**Exercise brief:**
Rewrite the material below, switching "stone wall" to "brick wall" wherever it occurs and leaving everything else unchanged.

**Data extract:**
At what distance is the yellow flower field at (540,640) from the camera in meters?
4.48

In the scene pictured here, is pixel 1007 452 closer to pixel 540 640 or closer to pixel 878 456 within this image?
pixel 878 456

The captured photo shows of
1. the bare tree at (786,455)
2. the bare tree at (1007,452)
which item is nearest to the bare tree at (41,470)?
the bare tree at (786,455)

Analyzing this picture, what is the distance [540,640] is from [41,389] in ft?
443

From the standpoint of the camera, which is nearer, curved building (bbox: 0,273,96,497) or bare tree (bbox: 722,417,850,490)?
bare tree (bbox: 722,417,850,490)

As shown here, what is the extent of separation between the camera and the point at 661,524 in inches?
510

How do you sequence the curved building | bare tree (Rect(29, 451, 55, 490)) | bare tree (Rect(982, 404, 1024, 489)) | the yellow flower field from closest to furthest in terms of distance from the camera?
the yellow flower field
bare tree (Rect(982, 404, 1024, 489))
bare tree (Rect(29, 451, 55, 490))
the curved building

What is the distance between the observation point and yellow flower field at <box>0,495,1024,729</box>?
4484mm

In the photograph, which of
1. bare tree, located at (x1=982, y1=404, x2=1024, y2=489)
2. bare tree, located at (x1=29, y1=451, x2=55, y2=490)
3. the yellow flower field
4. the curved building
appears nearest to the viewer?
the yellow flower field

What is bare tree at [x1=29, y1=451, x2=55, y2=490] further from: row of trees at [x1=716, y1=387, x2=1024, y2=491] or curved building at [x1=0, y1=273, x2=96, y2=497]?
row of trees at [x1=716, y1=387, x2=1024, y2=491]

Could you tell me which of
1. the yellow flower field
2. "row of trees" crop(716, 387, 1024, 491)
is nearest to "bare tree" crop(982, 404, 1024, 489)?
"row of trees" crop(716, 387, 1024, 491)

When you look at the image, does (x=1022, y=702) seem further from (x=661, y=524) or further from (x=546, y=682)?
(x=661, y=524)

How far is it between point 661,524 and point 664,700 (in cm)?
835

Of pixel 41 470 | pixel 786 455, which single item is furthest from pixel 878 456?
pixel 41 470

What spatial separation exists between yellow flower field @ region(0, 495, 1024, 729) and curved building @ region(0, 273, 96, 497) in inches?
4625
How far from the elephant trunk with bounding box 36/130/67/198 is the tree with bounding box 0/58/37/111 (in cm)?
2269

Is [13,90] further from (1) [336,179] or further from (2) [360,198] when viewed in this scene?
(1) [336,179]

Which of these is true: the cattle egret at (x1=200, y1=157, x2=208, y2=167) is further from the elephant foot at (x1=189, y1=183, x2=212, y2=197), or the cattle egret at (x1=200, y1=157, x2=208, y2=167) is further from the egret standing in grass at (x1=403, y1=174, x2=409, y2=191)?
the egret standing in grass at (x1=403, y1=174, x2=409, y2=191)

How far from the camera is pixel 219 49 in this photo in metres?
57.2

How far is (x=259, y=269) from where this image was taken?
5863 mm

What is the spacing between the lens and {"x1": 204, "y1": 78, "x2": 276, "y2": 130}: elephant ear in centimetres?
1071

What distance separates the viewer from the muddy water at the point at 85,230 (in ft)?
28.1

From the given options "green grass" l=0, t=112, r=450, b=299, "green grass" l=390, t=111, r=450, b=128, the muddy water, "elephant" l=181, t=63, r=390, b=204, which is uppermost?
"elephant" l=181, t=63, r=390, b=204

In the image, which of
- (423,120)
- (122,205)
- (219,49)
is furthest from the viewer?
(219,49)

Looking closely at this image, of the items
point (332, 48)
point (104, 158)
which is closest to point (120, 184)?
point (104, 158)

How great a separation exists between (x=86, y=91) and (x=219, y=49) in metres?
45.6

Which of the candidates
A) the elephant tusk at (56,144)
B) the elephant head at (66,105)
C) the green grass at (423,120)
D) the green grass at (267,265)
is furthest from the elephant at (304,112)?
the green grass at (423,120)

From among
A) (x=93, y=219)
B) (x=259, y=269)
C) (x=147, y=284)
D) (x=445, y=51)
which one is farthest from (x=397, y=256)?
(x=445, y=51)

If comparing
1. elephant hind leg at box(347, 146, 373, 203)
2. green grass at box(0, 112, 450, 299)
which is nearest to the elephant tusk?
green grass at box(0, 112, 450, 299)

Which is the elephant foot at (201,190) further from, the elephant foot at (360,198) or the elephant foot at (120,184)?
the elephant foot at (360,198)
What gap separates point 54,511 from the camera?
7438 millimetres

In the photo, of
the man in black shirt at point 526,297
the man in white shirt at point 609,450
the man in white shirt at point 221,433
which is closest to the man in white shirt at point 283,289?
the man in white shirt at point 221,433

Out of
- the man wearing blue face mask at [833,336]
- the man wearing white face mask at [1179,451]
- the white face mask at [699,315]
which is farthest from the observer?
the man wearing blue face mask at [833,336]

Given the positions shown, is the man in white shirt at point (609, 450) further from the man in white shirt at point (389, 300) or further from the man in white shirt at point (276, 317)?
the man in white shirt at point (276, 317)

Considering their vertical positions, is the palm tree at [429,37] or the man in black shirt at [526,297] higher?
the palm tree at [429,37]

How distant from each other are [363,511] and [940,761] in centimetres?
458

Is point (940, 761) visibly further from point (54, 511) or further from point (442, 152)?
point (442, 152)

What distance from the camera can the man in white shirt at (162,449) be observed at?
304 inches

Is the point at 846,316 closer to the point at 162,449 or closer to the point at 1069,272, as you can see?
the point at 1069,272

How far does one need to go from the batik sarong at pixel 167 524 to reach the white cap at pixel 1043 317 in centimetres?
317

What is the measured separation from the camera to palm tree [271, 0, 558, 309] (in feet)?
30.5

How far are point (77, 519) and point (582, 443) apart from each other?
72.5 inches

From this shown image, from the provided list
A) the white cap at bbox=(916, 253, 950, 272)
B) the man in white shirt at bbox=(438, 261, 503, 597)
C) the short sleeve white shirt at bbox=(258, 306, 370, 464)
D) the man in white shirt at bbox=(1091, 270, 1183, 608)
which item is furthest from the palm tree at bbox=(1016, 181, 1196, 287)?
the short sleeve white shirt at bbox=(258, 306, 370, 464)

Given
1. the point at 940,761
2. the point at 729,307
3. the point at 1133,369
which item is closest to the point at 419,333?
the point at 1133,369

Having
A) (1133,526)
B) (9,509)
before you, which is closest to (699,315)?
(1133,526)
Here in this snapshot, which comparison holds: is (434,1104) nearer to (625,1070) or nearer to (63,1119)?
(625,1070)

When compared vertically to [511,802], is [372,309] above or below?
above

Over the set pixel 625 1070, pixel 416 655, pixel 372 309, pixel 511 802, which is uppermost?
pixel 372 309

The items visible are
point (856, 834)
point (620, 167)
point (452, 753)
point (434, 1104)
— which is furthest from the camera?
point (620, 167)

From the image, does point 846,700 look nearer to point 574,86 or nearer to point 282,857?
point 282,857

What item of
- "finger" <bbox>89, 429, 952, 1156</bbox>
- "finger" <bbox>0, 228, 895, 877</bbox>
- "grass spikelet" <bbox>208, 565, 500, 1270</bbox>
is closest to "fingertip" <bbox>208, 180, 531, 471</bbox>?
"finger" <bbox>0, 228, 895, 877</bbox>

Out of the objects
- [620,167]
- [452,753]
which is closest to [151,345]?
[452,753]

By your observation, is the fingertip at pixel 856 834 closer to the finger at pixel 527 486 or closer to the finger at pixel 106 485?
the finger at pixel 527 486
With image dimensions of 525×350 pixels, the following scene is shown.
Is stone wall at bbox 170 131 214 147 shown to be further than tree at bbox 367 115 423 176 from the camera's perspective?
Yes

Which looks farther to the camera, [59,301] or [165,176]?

**Result below:**
At what distance is the yellow flower field at (540,640) from the camera in meters?
4.48

In the scene pictured here, is pixel 1007 452 closer to pixel 540 640 or closer to pixel 878 456 within this image?
pixel 878 456

The captured photo shows of
1. the bare tree at (786,455)
2. the bare tree at (1007,452)
which item is nearest to the bare tree at (41,470)?
the bare tree at (786,455)

Analyzing this picture, what is the distance [540,640] is from [41,389] in ft?
443

From the standpoint of the camera, which is nearer, curved building (bbox: 0,273,96,497) or bare tree (bbox: 722,417,850,490)?
bare tree (bbox: 722,417,850,490)

As shown here, what is the extent of separation between the camera and the point at 661,524 in inches?
510

How do you sequence the curved building | bare tree (Rect(29, 451, 55, 490)) | bare tree (Rect(982, 404, 1024, 489)) | the yellow flower field from closest to furthest in terms of distance from the camera?
the yellow flower field
bare tree (Rect(982, 404, 1024, 489))
bare tree (Rect(29, 451, 55, 490))
the curved building

What is the distance between the observation point and yellow flower field at <box>0,495,1024,729</box>?
4484mm

In the photograph, which of
1. bare tree, located at (x1=982, y1=404, x2=1024, y2=489)
2. bare tree, located at (x1=29, y1=451, x2=55, y2=490)
3. the yellow flower field
4. the curved building
appears nearest to the viewer?
the yellow flower field

What is bare tree at [x1=29, y1=451, x2=55, y2=490] further from: row of trees at [x1=716, y1=387, x2=1024, y2=491] or curved building at [x1=0, y1=273, x2=96, y2=497]?
row of trees at [x1=716, y1=387, x2=1024, y2=491]

Could you tell me which of
1. the yellow flower field
2. "row of trees" crop(716, 387, 1024, 491)
is nearest to "bare tree" crop(982, 404, 1024, 489)?
"row of trees" crop(716, 387, 1024, 491)

When you look at the image, does (x=1022, y=702) seem further from (x=661, y=524) or further from (x=546, y=682)?
(x=661, y=524)

How far is it between point 661,524 and point 664,700 (in cm)?
835

Of pixel 41 470 | pixel 786 455, which single item is furthest from pixel 878 456?
pixel 41 470

What spatial separation exists between yellow flower field @ region(0, 495, 1024, 729) and curved building @ region(0, 273, 96, 497) in inches?
4625
How far from the elephant trunk with bounding box 36/130/67/198 is the tree with bounding box 0/58/37/111 (in cm)?
2269

Is [13,90] further from (1) [336,179] or further from (2) [360,198] when viewed in this scene?
(1) [336,179]

Which of these is true: the cattle egret at (x1=200, y1=157, x2=208, y2=167) is further from the elephant foot at (x1=189, y1=183, x2=212, y2=197), or the cattle egret at (x1=200, y1=157, x2=208, y2=167) is further from the egret standing in grass at (x1=403, y1=174, x2=409, y2=191)?
the egret standing in grass at (x1=403, y1=174, x2=409, y2=191)

How far from the camera is pixel 219 49 in this photo in metres?
57.2

How far is (x=259, y=269) from where this image was taken?
5863 mm

What is the spacing between the lens and {"x1": 204, "y1": 78, "x2": 276, "y2": 130}: elephant ear in centimetres?
1071

What distance separates the viewer from the muddy water at the point at 85,230 (in ft)?
28.1

From the given options "green grass" l=0, t=112, r=450, b=299, "green grass" l=390, t=111, r=450, b=128, the muddy water, "elephant" l=181, t=63, r=390, b=204, which is uppermost?
"elephant" l=181, t=63, r=390, b=204

In the image, which of
- (423,120)
- (122,205)
- (219,49)
is furthest from the viewer?
(219,49)

Looking closely at this image, of the items
point (332, 48)
point (104, 158)
which is closest to point (120, 184)?
point (104, 158)

How great a separation exists between (x=86, y=91) and (x=219, y=49) in metres?
45.6

Which of the candidates
A) the elephant tusk at (56,144)
B) the elephant head at (66,105)
C) the green grass at (423,120)
D) the green grass at (267,265)
is furthest from the elephant at (304,112)?
the green grass at (423,120)

From among
A) (x=93, y=219)
B) (x=259, y=269)
C) (x=147, y=284)
D) (x=445, y=51)
which one is farthest from (x=397, y=256)?
(x=445, y=51)

If comparing
1. elephant hind leg at box(347, 146, 373, 203)
2. green grass at box(0, 112, 450, 299)
which is nearest to the elephant tusk?
green grass at box(0, 112, 450, 299)

Which is the elephant foot at (201,190) further from, the elephant foot at (360,198) or the elephant foot at (120,184)?
the elephant foot at (360,198)
What gap separates point 54,511 from the camera?
7438 millimetres

In the photo, of
the man in black shirt at point 526,297
the man in white shirt at point 609,450
the man in white shirt at point 221,433
which is closest to the man in white shirt at point 283,289?
the man in white shirt at point 221,433

Out of
- the man wearing blue face mask at [833,336]
- the man wearing white face mask at [1179,451]
- the white face mask at [699,315]
which is farthest from the observer?
the man wearing blue face mask at [833,336]

Given the positions shown, is the man in white shirt at point (609, 450) further from the man in white shirt at point (389, 300) or further from the man in white shirt at point (276, 317)?
the man in white shirt at point (276, 317)

Considering their vertical positions, is the palm tree at [429,37] or the man in black shirt at [526,297] higher?
the palm tree at [429,37]

How distant from each other are [363,511] and [940,761] in centimetres?
458

Is point (940, 761) visibly further from point (54, 511) or further from point (442, 152)?
point (442, 152)

What distance from the camera can the man in white shirt at (162,449) be observed at?
304 inches

Is the point at 846,316 closer to the point at 162,449 or closer to the point at 1069,272, as you can see?
the point at 1069,272

How far does one need to go from the batik sarong at pixel 167 524 to reach the white cap at pixel 1043 317 in centimetres?
317

What is the measured separation from the camera to palm tree [271, 0, 558, 309] (in feet)?
30.5

How far are point (77, 519) and point (582, 443) apart from each other?
72.5 inches

From this shown image, from the provided list
A) the white cap at bbox=(916, 253, 950, 272)
B) the man in white shirt at bbox=(438, 261, 503, 597)
C) the short sleeve white shirt at bbox=(258, 306, 370, 464)
D) the man in white shirt at bbox=(1091, 270, 1183, 608)
which item is furthest from the palm tree at bbox=(1016, 181, 1196, 287)?
the short sleeve white shirt at bbox=(258, 306, 370, 464)

Given
1. the point at 940,761
2. the point at 729,307
3. the point at 1133,369
which item is closest to the point at 419,333?
the point at 1133,369

Having
A) (1133,526)
B) (9,509)
before you, which is closest to (699,315)?
(1133,526)
Here in this snapshot, which comparison holds: is (434,1104) nearer to (625,1070) or nearer to (63,1119)?
(625,1070)

When compared vertically to [511,802], is [372,309] above or below?
above

Over the set pixel 625 1070, pixel 416 655, pixel 372 309, pixel 511 802, which is uppermost?
pixel 372 309

The items visible are
point (856, 834)
point (620, 167)
point (452, 753)
point (434, 1104)
— which is furthest from the camera?
point (620, 167)

From the image, does point 846,700 look nearer to point 574,86 or nearer to point 282,857?
point 282,857

What item of
- "finger" <bbox>89, 429, 952, 1156</bbox>
- "finger" <bbox>0, 228, 895, 877</bbox>
- "grass spikelet" <bbox>208, 565, 500, 1270</bbox>
is closest to "fingertip" <bbox>208, 180, 531, 471</bbox>?
"finger" <bbox>0, 228, 895, 877</bbox>

Out of the objects
- [620,167]
- [452,753]
which is closest to [151,345]?
[452,753]

By your observation, is the fingertip at pixel 856 834 closer to the finger at pixel 527 486 or closer to the finger at pixel 106 485?
the finger at pixel 527 486
With image dimensions of 525×350 pixels, the following scene is shown.
Is brick wall at bbox 170 131 214 147 shown to be further than tree at bbox 367 115 423 176 from the camera's perspective?
Yes

Which looks farther to the camera, [59,301] or [165,176]?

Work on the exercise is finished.